Bernie’s dessert menu brings back the utter glee that you felt when you saw a towering ice cream sundae topped with a bright cherry coming around the corner and heading toward you. There was no shame. There was no second guessing. There was only spoons and laughter. Go to Bernie’s. Get Dessert. Share spoons and laughter. #spoonsandlaughter
And Beer
Frosty mugs. Really fucking frosty. Frosty enough to etch your initials into it before you drink it. Frosty enough to make you second guess that it’s a Bell’s Two Hearted that you’re sipping on. Twice. Get a beer, any beer.

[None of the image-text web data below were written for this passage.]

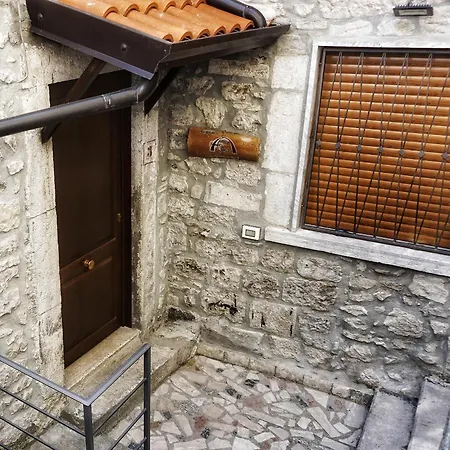 Arco Antico Guest house *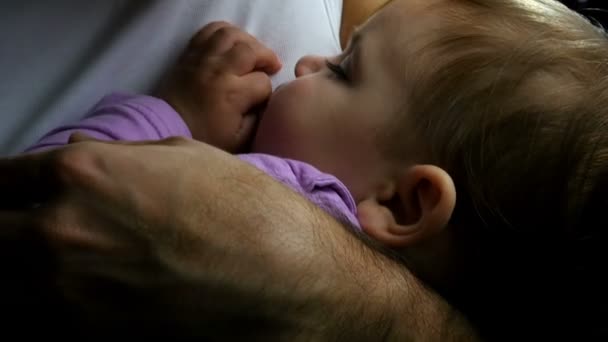 Μωρό που κοιμάται στα χέρια πατέρες - Πλάνα, βίντεο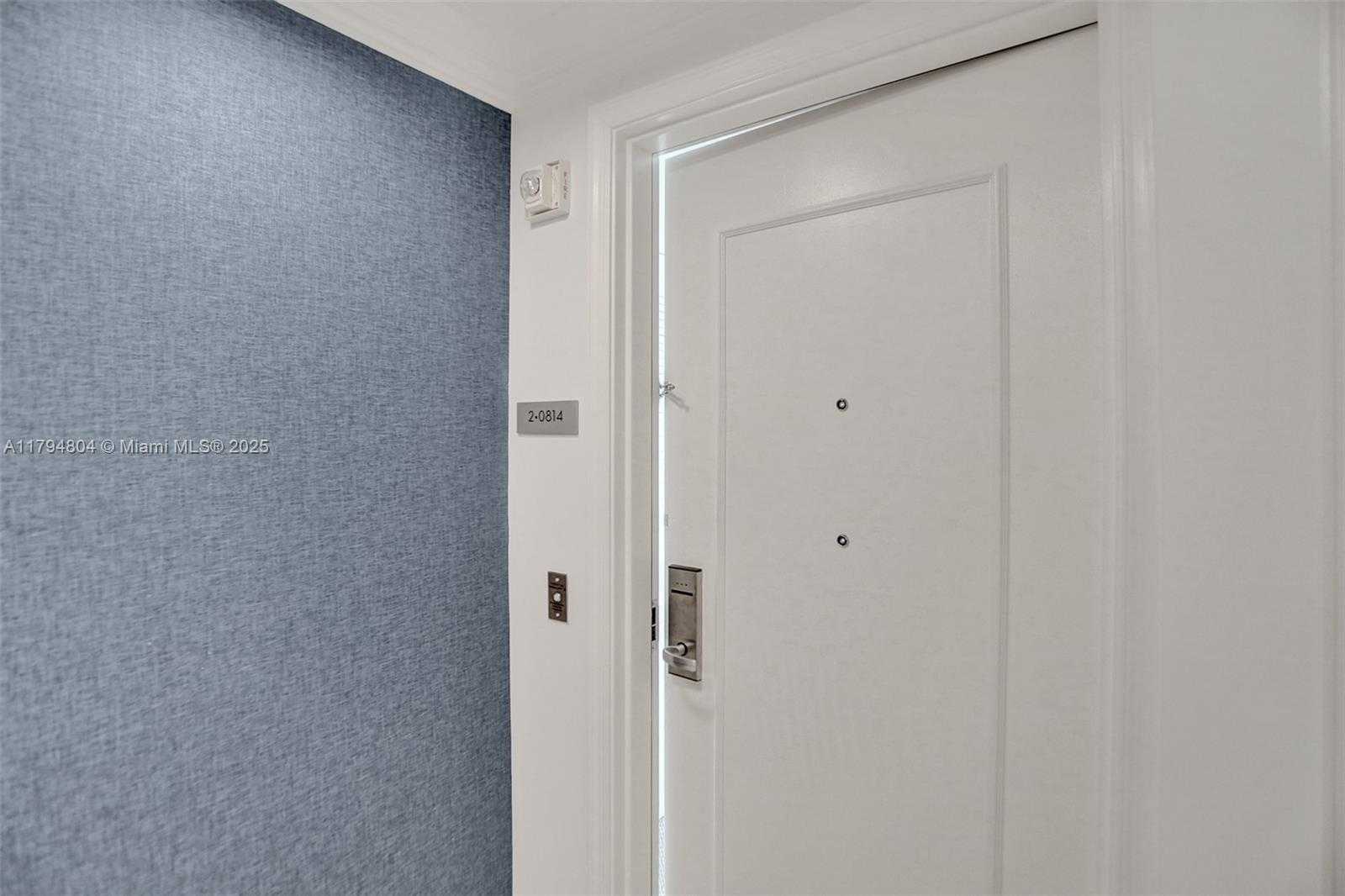 Small Image of 4401 COLLINS AVE #814, Miami Beach Number 28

Bernie’s is here to remind us that we were once regular people before we all moved here and became “foodies”. That we used to not share food porn and drool over slow-motion egg yolks; we used to share real porn and talk about it in whispers at the lunch table when we ate whatever our moms packed us that day. We used to not require things to be so delicate, so photogenic, so packaged, so sterile, so casually calculated. We used to eat. Do it again, like it’s the first time, at Bernie’s.